The library event coming Monday that fascinates me is set for Monday, at 10 am, so I will sadly miss it; I could reschedule work next week to take Monday off but that's a little too inconvenient for me. But the title of the class, and the description, captivate me. It's called, Mouse Basics, and the description is, ``Learn the very basics of how to use a computer mouse.''

I do not mean to mock the class or the people using it. I know the hardest subjects to teach are the ones that appear obvious, because the whole point of teaching is to explain what is not obvious about a subject. And while I didn't (so far as I remember) touch a computer mouse until I reached the ancient age of 13, I absorbed the logic of how it works so well I honestly can't imagine how to teach it. So I would like to learn what thoughts people who don't know how to use a mouse bring to it. It's enlightening.
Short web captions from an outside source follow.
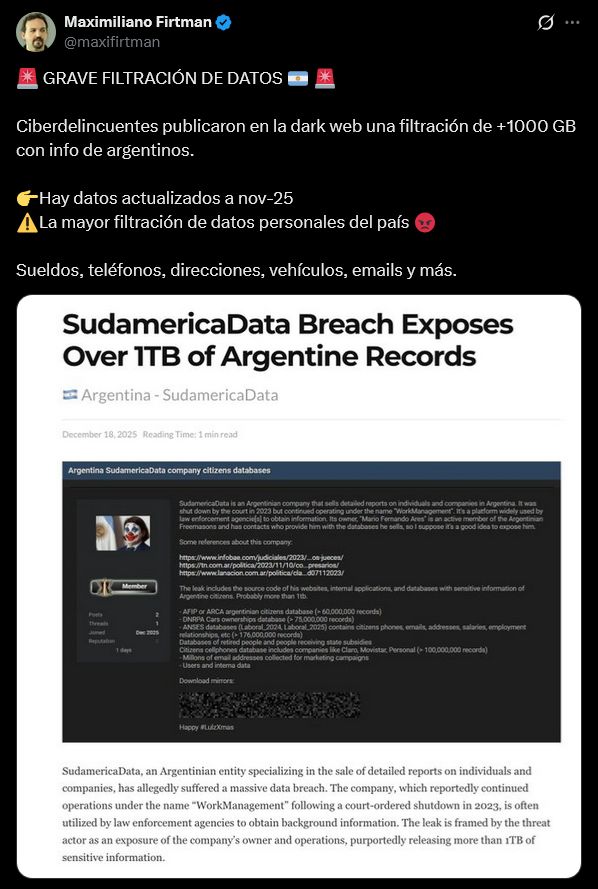 post de maximiliano firtman hablando de una nueva filtracion de datos de hhabitantes argentinos publicados en la web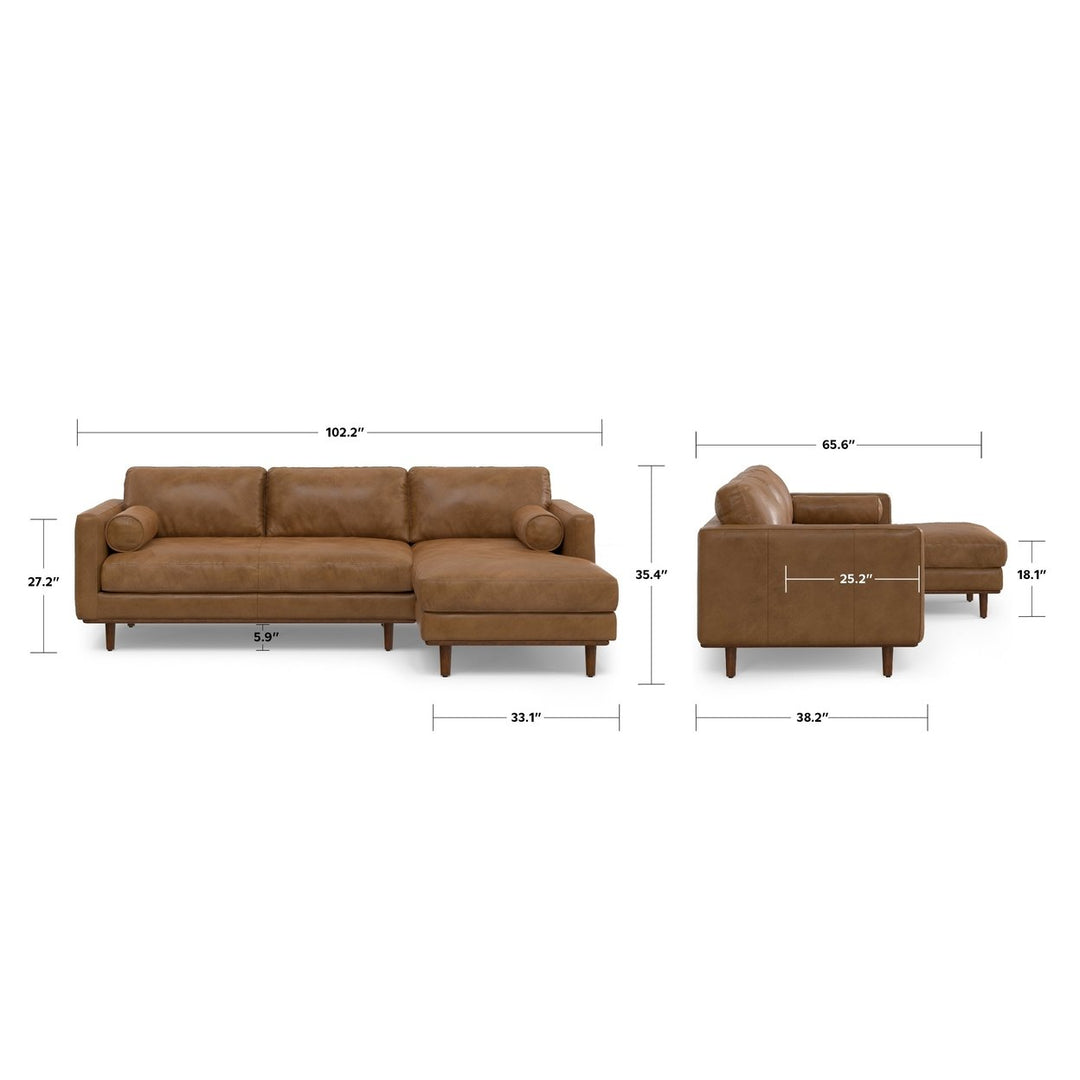 Morrison Leather Sectional Sofa L-Shaped Right Facing Chaise Top Grain Leather Image 10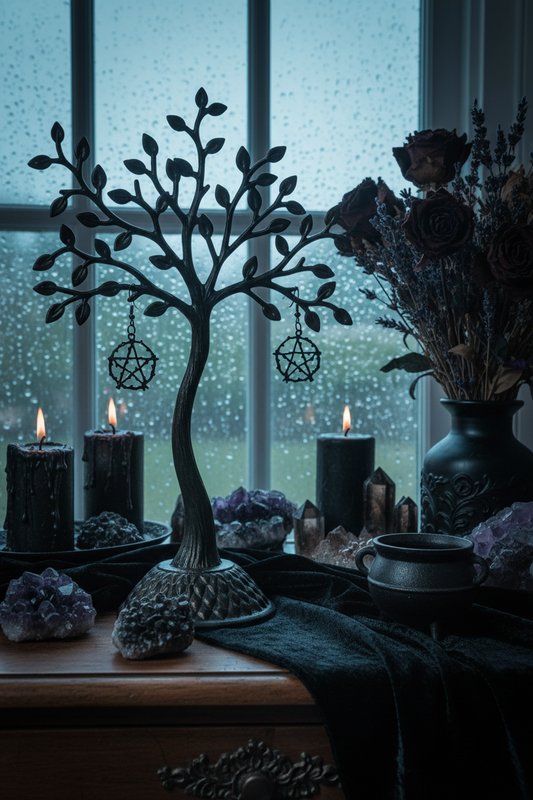 Gothic Pentagram Earrings – Witchy Tree Jewelry Display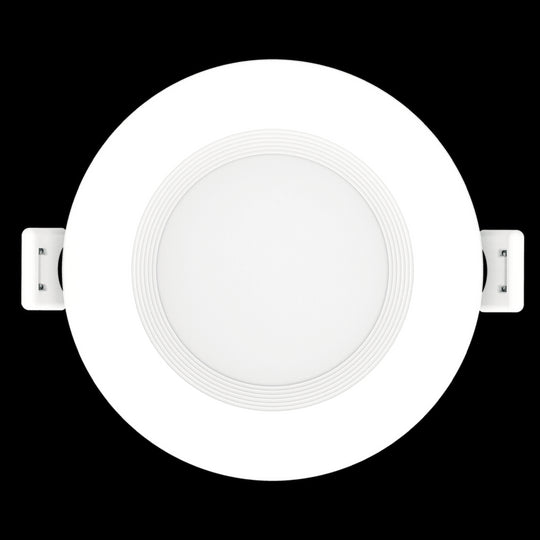 Luxrite LED 3" Mini Panel Round Baffled Canless Wafer Spotlight, 6W, 400 Lumens, Color Selectable - 2700K/3000K/3500K/4000K/5000K, 90 CRI, White Finish, Dimmable, Pack of 3 (LR23730)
For example, when I taught for loops to a C class I explained that the program would execute everything in the brackets until the test condition was false. A homework problem where the code inside the brackets showed some thought --- reasonably, from the bad way I described the operations --- that as soon as the test condition was no longer true the loop would stop. I didn't know I was making the assumption that all the code inside the brackets would run before the test was executed again until I saw people who didn't know to make that assumption. So I'm curious what assumptions I internalize so automatically about the mouse.
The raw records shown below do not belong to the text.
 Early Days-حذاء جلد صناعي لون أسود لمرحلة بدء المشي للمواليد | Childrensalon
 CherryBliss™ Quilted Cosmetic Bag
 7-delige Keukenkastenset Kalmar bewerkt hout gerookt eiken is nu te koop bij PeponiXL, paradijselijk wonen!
Instead I do expect, Sunday, to make it to a Neil Innes performance at the county library headquarters. Somehow I'll try to make do.

Trivia: The first publicly declared customer for the Cataract Power and Conduit Company, which was to transmit electricity from the Niagara Falls Power Company to Buffalo, New York, was the Buffalo Street Railway Company, which wanted 1,000 horsepower, DC. Source: Empires of Light: Edison, Tesla, Westinghouse, and the Race to Electrify the World, Jill Jonnes.

Currently Reading: The 1981 Annual World's Best SF, Editor Donald A Wollheim.